> **Exercise instructions**
Starting from the line containing "What is the separation distance", write out the rest of the entries exactly, through the final line, including nothing else.

> **Record set**
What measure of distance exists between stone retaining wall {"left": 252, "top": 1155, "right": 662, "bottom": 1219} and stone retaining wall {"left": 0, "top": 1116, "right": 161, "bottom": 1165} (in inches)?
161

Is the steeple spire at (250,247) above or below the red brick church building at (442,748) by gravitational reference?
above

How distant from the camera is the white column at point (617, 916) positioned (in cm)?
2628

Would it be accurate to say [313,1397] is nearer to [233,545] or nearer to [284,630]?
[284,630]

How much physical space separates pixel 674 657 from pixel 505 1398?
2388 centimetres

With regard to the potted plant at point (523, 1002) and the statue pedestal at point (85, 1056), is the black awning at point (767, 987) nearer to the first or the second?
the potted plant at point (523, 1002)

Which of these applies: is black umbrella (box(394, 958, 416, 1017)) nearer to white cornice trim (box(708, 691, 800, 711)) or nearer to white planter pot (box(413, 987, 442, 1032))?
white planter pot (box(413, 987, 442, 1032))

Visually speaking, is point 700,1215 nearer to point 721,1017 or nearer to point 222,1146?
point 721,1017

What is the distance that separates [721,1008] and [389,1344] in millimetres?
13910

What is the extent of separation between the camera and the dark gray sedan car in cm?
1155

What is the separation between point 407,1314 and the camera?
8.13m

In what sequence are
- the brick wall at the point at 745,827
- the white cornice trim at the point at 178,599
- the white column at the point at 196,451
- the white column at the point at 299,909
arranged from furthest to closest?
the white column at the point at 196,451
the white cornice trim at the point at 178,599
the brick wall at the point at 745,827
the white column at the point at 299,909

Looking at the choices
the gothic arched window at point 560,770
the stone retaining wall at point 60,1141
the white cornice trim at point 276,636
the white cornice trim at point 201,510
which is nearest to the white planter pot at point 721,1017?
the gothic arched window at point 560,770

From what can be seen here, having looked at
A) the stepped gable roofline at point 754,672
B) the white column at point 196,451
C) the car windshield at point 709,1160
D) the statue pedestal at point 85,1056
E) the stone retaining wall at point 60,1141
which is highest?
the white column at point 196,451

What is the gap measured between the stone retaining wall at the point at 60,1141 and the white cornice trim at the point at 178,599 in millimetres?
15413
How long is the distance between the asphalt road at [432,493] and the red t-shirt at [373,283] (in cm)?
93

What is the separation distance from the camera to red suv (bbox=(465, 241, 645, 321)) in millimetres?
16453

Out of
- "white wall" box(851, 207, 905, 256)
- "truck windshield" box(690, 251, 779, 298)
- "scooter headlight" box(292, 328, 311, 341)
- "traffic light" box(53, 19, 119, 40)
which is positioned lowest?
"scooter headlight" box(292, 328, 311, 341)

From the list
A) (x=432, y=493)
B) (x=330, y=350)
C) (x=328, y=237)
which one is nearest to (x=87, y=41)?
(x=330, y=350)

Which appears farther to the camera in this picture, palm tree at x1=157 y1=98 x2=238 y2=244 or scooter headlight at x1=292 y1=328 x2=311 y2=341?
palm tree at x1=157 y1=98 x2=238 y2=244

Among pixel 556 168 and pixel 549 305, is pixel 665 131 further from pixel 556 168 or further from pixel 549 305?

> **Result of the exercise**
What is the separation distance from the camera to red suv (bbox=(465, 241, 645, 321)) in millimetres?
16453

Out of
- "white wall" box(851, 207, 905, 256)
- "truck windshield" box(690, 251, 779, 298)
- "scooter headlight" box(292, 328, 311, 341)
- "traffic light" box(53, 19, 119, 40)
which is positioned lowest?
"scooter headlight" box(292, 328, 311, 341)

From the list
A) (x=432, y=493)
B) (x=330, y=350)
C) (x=328, y=237)
which one is nearest to (x=87, y=41)?
(x=330, y=350)

Which appears farther to the camera in this picture, palm tree at x1=157 y1=98 x2=238 y2=244 or scooter headlight at x1=292 y1=328 x2=311 y2=341?
palm tree at x1=157 y1=98 x2=238 y2=244

Among pixel 556 168 and pixel 549 305, is pixel 665 131 further from pixel 556 168 or further from pixel 549 305?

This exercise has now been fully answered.